Before we explain the reinforcement learning approach to text
detection, we give a short overview over the state of the art methods
in text localization in this section. First, we briefly discuss
methods that use handcrafted features to then then move on to more
recent approaches that use convolutional neural networks.

Approaches that rely on handcrafted features often make use of visual properties specific to text to distinguish it from 
the background or other objects. These are then used to generate candidates for further examination \cite{zhu2016scene}. One such property is that 
the stroke width of a character is usually almost constant. The so called Stroke Width Transform (SWT) operator makes use of this finding to assign 
to each pixel the width of the stroke associated with it \cite{epshtein2010detecting}. By grouping pixels based on these values, letter candidates 
are generated, which are then filtered and aggregated to text lines.

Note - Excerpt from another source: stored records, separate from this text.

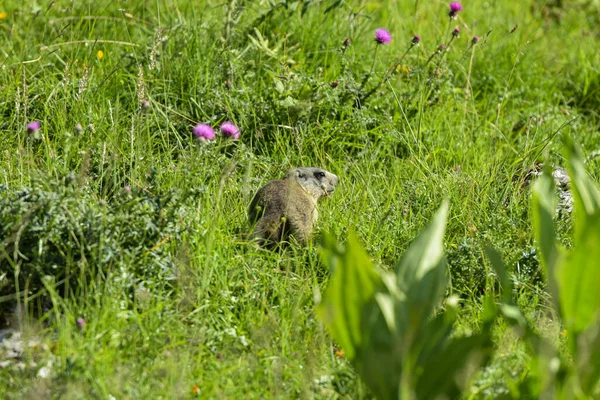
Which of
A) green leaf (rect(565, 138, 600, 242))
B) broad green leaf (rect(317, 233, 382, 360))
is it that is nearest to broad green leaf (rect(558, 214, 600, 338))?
green leaf (rect(565, 138, 600, 242))

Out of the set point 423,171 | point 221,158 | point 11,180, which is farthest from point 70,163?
point 423,171

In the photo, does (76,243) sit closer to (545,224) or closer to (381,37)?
(545,224)

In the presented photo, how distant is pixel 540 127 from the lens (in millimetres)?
5461

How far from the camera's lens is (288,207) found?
4.14m

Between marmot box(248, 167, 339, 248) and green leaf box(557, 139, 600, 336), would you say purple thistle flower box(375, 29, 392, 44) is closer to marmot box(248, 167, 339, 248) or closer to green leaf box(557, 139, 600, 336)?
marmot box(248, 167, 339, 248)

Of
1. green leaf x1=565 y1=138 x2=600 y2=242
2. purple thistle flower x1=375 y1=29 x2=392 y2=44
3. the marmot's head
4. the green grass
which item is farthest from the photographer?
purple thistle flower x1=375 y1=29 x2=392 y2=44

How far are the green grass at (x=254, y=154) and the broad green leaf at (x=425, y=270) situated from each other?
537 millimetres

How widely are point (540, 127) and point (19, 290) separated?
344 centimetres

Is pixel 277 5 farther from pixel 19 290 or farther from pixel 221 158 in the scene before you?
pixel 19 290

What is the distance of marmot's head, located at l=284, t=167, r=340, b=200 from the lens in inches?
177

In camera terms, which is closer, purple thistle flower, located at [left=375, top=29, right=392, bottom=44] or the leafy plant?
the leafy plant

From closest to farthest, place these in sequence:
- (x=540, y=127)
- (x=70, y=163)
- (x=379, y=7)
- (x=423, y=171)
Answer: (x=70, y=163) → (x=423, y=171) → (x=540, y=127) → (x=379, y=7)

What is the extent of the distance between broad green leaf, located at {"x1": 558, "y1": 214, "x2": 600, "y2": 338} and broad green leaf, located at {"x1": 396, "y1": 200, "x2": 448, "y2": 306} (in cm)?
35

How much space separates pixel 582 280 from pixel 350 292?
0.67m
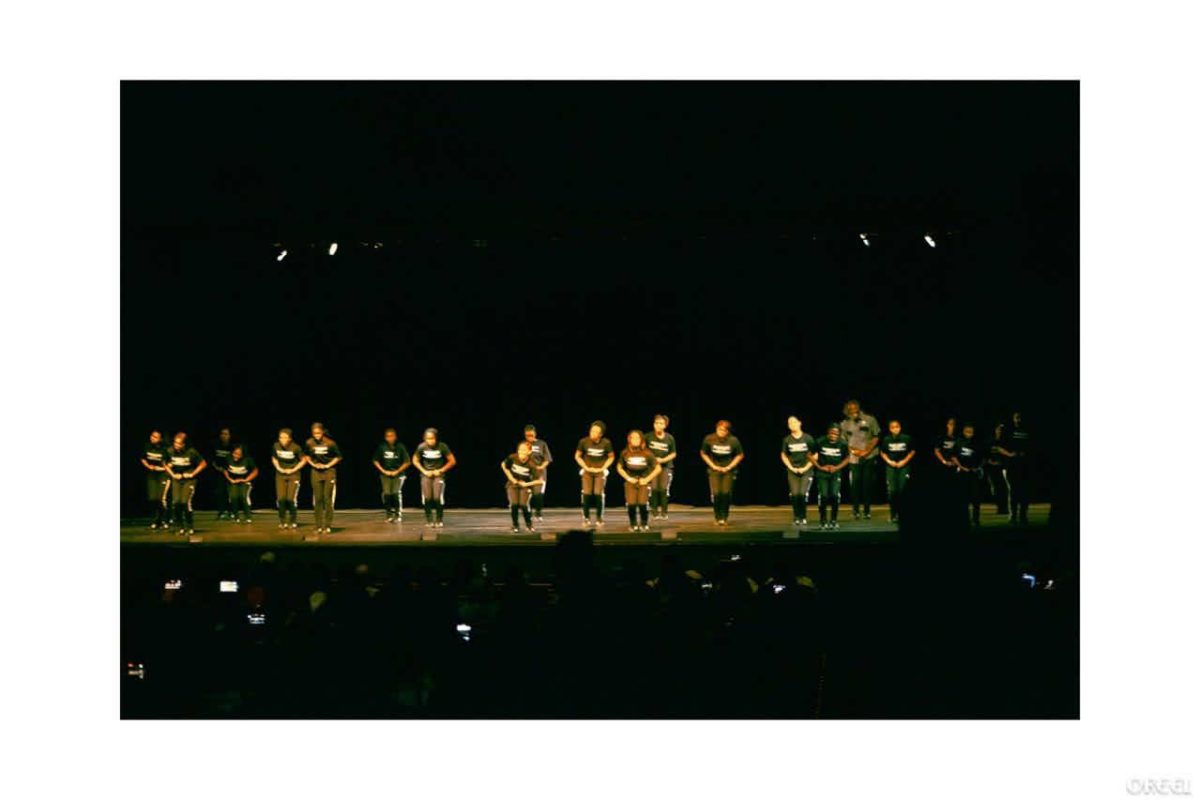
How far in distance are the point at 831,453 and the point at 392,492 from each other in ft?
18.2

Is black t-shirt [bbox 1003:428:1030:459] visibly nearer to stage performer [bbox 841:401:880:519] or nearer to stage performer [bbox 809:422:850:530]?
stage performer [bbox 841:401:880:519]

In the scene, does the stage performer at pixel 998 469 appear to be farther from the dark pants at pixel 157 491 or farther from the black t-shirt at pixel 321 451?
the dark pants at pixel 157 491

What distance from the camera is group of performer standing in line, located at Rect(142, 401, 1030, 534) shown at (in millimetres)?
15391

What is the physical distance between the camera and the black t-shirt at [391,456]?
15875 millimetres

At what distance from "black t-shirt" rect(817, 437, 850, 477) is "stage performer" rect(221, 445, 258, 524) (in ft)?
23.5

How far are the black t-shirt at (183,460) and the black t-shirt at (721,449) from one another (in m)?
6.27

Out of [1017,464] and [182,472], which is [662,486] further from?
[182,472]

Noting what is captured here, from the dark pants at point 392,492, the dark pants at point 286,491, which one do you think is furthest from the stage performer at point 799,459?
the dark pants at point 286,491

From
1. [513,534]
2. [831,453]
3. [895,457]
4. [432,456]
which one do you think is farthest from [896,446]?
[432,456]

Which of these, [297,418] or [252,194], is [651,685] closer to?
[252,194]

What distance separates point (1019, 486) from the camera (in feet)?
50.5

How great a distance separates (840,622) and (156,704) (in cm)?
402

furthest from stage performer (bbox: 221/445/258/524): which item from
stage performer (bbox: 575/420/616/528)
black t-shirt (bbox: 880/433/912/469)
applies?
black t-shirt (bbox: 880/433/912/469)

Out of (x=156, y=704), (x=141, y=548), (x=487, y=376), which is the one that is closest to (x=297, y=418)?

Another way of generating candidates is the Maximally Stable Extremal Regions (MSER) approach \cite{neumann2010method}. This method exploits that 
all pixels belonging to a letter usually have a similar colour and intensity. Similar to the previous method, candidates are generated by identifying
regions of similar intensity. A classifier is then used to filter out candidates that do not contain a letter and the remaining candidates are
aggregated into lines.

The emergence of convolutional neural networks provides an alternative to handcrafting features, as it is now feasible to learn directly from the 
image itself. This has been used for text detection in various ways that are often inspired by developments in the more general field of object 
detection. An example of this is the Rotating Region Proposal Network \cite{ma2018arbitrary} that builds on the Faster R-CNN object detection 
mechanism \cite{ren2015faster}. Faster R-CNN first feeds the image into a convolutional neural network that outputs a feature map, meaning that the 
features are not constructed by human reasoning but learned during training. This feature map is then used as the input for another network that 
generates region proposals. These proposals serve a role similar to that of the candidates in the previous methods. In the last step, 
the proposals are assigned both a class and an offset that slightly adjusts the bounding box to better fit the object. The Rotating Region Proposal
Network adapts this method to text localization by enabling the network to propose bounding boxes with varying orientations as opposed to 
axis-aligned bounding boxes.

Faster R-CNN yields good detection results, but the two-step process of first creating and then validating region proposals is time consuming. The 
Single Shot MultiBox Detector (SSD) approach \cite{liu2016ssd} addresses this issue by skipping the region proposal creation phase and instead
performing the entire detection process in one network. This results in higher execution speed while achieving better detection results. Just like 
Faster R-CNN, SSD has been adapted for text localization. One approach that is inspired by SSD is Textboxes++ \cite{liao2018textboxes++}. Compared to 
SSD, Textboxes++ improves recognition of objects with extreme aspect ratios, which are common in text localization. Unlike SSD, it is also able 
to recognize arbitrarily oriented text.